Wednesday, April 24, 2013

My first positive!


I had to upload this picture, because its the first.....and maybe only.....time I have ever seen one of these in real life!  Unfortunately, its only because of the HCG trigger shot we took last night.  They told me to test today just to make sure there is enough HCG in my system.  I think its sort of mean of them, though.  I've seen a whole bunch of these with only one line, so at least now I know my body is capable of making two lines happen!

Anyway, egg retrieval is scheduled for tomorrow morning at 10:30.  I have read some stories about clinics that don't put you all the way out and them screaming through the entire thing, so I am glad that mine has the anesthetist who comes in to do that.  I imagine it will be somewhat like when I got my wisdom teeth out and I woke up at home with no knowledge of what happened.  That would be ideal.

During the past couple of weeks since we started the IVF, I have felt super calm and hopeful, but today the nerves started to set in.  I have been getting kind of anxious all day.  I read that the egg retrieval is the most unpleasant part of this whole experience, so I am not looking forward to that.  I am hoping for a quick, mostly painless recovery, because I am planning to spend the weekend in Boise with my mom.  I am also worried that they won't get enough eggs, or once they get a look at them, there won't be enough mature ones.  Or maybe, despite Dr. S saying he highly doubts it, I will have an egg quality issue and they won't fertilize.  It is really the moment of truth tomorrow, because we find out what is really going on, instead of what we hope/think based on the ultrasounds.

Along with my trigger shot last night, Dr. S had me do an extra 2 vials of Bravelle, hoping it would encourage those smaller follicles to catch up a little bit.  I am hoping for 6 good quality eggs, but I would be happy with 4-5.  I am kind of jealous of the people who get 10-15 eggs, because I likely won't ever have that happen, but I know I'm doing the best I can with what I have.  Dr. S says if everything in my body worked and responded the way it was supposed to, I probably wouldn't be here.  That is true!  I would be having my babies the regular way, instead of the high-tech way.
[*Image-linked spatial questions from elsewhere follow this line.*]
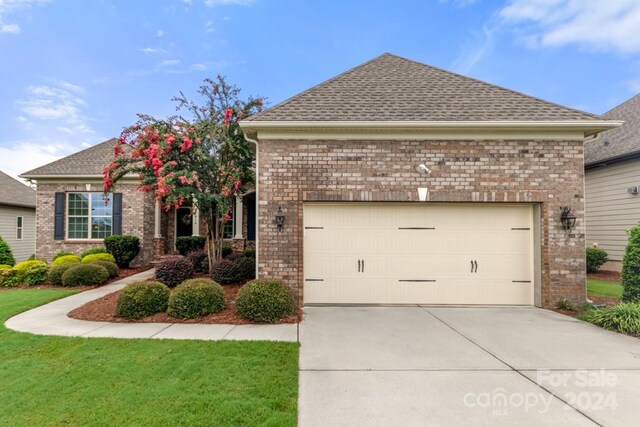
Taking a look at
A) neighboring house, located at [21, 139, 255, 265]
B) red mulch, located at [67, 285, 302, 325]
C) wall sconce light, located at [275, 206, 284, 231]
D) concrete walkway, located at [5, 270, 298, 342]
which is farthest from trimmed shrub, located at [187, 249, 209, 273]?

I have talked to Austin about this a lot, and we have kind of decided that some day we want to be able to give back and help someone else in this process somehow....maybe by setting up a grant or something.  You know, once he finally graduates and all.  Right now though, I have 12 vials of Bravelle left over and a few other things that I am hanging onto in case we need to do another cycle, but I will probably end up donating to the clinic/someone who needs it, if not.  The nurses at the clinic said that donated medications can be a huge blessing to people who don't have the coverage I have.  From what I can find, 12 vials of Bravelle runs about $5-600, so I can imagine that would be awfully helpful!